Une réaction à la situation catastrophique rencontrée par les auteurs-illustrateurs

Publiée sur le groupe fb Economie solidaire de l’art

la fin d’une espèce ? la fin d’un monde ? disparition des lucioles
Les agriculteurs, qui ont vu leurs conditions socioéconomiques se dégrader de façon importante ces dernières décennies, viennent d’obtenir un geste du gouvernement : 10 points de baisse sur les cotisations et une année blanche pour certains (du fait de baisses significatives de revenus).

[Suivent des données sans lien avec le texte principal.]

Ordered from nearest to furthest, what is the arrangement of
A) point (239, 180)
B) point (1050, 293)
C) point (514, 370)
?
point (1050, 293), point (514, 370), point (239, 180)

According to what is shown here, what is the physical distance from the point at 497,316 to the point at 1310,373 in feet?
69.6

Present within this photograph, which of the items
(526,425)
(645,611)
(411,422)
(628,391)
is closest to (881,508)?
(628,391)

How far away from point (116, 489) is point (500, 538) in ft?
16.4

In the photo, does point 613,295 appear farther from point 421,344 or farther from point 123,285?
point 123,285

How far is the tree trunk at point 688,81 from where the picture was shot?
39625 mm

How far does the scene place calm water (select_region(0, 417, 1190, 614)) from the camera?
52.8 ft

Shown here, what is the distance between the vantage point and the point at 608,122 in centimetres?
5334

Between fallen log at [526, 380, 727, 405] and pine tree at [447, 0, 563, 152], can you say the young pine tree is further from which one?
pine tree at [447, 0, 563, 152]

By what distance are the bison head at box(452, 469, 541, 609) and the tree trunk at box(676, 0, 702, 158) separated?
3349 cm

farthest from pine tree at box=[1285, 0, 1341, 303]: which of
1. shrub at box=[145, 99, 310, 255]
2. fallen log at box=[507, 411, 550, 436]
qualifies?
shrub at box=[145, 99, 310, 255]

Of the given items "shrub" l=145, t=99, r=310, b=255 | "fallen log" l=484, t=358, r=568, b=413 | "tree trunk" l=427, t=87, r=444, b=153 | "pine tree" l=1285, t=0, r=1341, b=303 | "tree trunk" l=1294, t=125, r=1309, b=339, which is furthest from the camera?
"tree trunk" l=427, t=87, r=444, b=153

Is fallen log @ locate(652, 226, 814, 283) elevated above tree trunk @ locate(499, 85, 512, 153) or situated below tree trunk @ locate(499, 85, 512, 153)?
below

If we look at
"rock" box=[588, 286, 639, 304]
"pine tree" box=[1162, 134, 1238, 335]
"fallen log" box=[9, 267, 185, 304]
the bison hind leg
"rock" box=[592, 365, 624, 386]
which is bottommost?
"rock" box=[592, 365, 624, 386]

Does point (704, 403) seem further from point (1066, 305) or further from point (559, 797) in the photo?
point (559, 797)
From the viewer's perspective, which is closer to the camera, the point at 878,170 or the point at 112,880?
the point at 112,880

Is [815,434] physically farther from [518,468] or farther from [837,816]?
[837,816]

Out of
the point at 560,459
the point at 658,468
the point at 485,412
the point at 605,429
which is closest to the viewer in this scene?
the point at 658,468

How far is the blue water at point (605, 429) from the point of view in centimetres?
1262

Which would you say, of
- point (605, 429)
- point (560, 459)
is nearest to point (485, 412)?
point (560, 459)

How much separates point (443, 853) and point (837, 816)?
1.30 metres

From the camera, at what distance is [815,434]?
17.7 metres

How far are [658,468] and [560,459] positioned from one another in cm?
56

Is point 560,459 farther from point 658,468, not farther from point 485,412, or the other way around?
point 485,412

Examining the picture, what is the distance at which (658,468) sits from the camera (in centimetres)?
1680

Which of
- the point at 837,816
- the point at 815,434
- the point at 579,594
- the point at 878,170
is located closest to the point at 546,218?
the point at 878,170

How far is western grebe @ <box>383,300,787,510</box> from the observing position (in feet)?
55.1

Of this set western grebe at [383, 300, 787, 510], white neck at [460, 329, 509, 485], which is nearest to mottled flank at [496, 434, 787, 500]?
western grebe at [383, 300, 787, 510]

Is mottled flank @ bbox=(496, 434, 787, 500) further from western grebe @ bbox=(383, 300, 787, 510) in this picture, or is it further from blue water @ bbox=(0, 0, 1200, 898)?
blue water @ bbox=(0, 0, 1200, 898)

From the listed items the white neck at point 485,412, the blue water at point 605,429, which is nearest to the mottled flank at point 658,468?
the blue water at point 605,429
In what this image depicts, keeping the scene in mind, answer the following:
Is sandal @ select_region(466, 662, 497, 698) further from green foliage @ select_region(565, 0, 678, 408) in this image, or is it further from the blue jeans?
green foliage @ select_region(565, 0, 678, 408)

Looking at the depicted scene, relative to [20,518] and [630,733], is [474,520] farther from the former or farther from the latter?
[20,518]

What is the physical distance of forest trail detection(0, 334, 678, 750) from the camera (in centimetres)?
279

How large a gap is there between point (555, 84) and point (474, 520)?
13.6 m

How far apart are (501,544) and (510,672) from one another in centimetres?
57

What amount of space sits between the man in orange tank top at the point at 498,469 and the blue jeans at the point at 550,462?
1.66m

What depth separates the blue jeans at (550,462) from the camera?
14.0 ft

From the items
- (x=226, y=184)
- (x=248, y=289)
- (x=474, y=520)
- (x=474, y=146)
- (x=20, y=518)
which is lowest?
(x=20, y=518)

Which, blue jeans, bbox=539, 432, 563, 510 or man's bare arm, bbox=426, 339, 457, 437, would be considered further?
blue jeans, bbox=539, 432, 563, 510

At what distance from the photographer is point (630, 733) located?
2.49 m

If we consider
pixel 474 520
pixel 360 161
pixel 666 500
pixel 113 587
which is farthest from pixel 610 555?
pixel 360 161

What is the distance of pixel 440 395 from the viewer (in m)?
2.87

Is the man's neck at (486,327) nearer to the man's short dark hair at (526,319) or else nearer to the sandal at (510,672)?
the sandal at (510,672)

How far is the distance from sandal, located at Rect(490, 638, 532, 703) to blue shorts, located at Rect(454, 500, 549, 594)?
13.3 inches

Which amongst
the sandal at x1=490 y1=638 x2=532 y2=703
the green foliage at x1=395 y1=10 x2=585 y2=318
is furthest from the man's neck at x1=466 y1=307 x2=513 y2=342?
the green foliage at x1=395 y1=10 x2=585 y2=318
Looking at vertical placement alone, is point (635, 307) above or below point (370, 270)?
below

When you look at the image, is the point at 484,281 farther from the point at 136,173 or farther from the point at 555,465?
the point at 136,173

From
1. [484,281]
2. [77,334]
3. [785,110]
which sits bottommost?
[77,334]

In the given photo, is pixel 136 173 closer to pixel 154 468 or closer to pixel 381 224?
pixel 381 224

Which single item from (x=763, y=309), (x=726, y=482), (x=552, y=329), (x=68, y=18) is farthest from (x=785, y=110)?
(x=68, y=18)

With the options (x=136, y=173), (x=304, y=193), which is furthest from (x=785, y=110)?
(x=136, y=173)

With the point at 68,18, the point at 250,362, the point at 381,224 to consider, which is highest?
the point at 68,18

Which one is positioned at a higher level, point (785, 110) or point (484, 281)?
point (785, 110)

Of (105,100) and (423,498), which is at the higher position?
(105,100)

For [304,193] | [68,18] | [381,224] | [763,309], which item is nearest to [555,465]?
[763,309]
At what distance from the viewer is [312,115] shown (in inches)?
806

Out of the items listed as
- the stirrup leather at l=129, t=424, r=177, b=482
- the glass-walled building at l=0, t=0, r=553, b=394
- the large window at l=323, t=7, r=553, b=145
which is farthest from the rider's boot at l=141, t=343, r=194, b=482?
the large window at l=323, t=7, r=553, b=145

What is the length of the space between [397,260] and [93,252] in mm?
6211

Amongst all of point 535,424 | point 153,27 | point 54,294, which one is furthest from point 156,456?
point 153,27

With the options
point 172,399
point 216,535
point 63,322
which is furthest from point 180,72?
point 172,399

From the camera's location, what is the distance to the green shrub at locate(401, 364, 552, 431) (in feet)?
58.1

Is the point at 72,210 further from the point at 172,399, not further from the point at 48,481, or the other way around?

Personnellement, je me satisfais de cette décision. J’ai pour les agriculteurs au moins autant de considérations que pour ceux que je fréquente quotidiennement, les auteurs, les créateurs. Ce sont d’estimables personnes. Bien des choses les rapprochent. Et l’engagement dans ce qu’ils entreprennent n’est pas la moindre de ces choses. Une question posée récemment sur un ton qu’on aurait vite pris pour ironique ou humoristique disait ceci : les artistes mangent-ils des pâtes au beurre ? D’autres ont vite suivi : les artistes sont-ils snobs ? les artistes sont-ils flemmards ? les artistes sont-ils des poivrots ? Je me suis dit, au moins autant qu’ailleurs, parce qu’au fond, il n’y a rien qui justifie de les distinguer du reste de la communauté des humains, rien. Rien si ce n’est le poids de la culpabilité qui vient du fait d’avoir fait ce choix difficile d’une activité dont le ressort premier n’est pas l’argent – Catherine Huve parle des métiers du don – ; une vie faite d’incertitudes, inévitablement, de questionnements sans cesse renouvelés, d’interrogations sans fins,… Pourquoi donc cet engagement dans quelque chose à la fois d’aussi estimable et d’aussi vain, d’aussi essentiel et d’aussi futile? porteur d’un sens aussi délicat et fragile du productif, de l’utile, d’aucuns diraient d’une “utile ignorance”. Pas sûr à la réflexion qu’on y trouve souvent du beurre dans ces pâtes de bien mauvaise qualité. Contrairement aux agriculteurs avec lesquels ils partagent une même situation de détérioration sans précédent de leurs conditions de revenus, les auteurs se sont récemment vus signifier une augmentation sans précédent des taux de cotisations sur leurs bien piètres revenus. Nous passerons rapidement sur les errements de leur putain de caisse de retraite qui jamais n’aura hésité à faire preuve d’irresponsabilité quant à l’impératif de bonne gestion de ces cotisations, mais nous voici désormais devant un hiatus

les auteurs vont, pour nombre d’entre eux se voir contraints d’arrêter
d’autres feront le choix, encore et malgré tout, de continuer

Il n’y aura nulle route bloquée, nulle remorque de purin déversée devant une préfecture, aucun festival bloqué. De guerre lasse, ils seront nombreux à se résigner, à abandonner, à ruminer leur bien triste sort, mais silencieusement en portant la culpabilité du choix de ce métier qui n’en est pas vraiment un ; qui n’est pas vraiment un choix non plus au demeurant. Ils se le diront en particulier occupés à faire un boulot qu’ils n’ont pas choisi, non qu’ils éprouvent quelque mépris à son endroit, mais il faut bien pouvoir s’acheter ces putains de pâte de mauvaise qualité. Qui plus est sans trop se plaindre, sans trop non plus montrer cette dèche qui inéluctablement les affecte. Ne faut-il pas garder la face pour continuer à soutenir à qui veut bien entendre que c’est cool, que les parents n’ont pas eu tort de leur permettre de vivre pleinement ce choix difficile mais souverain de vivre pleinement sa vie.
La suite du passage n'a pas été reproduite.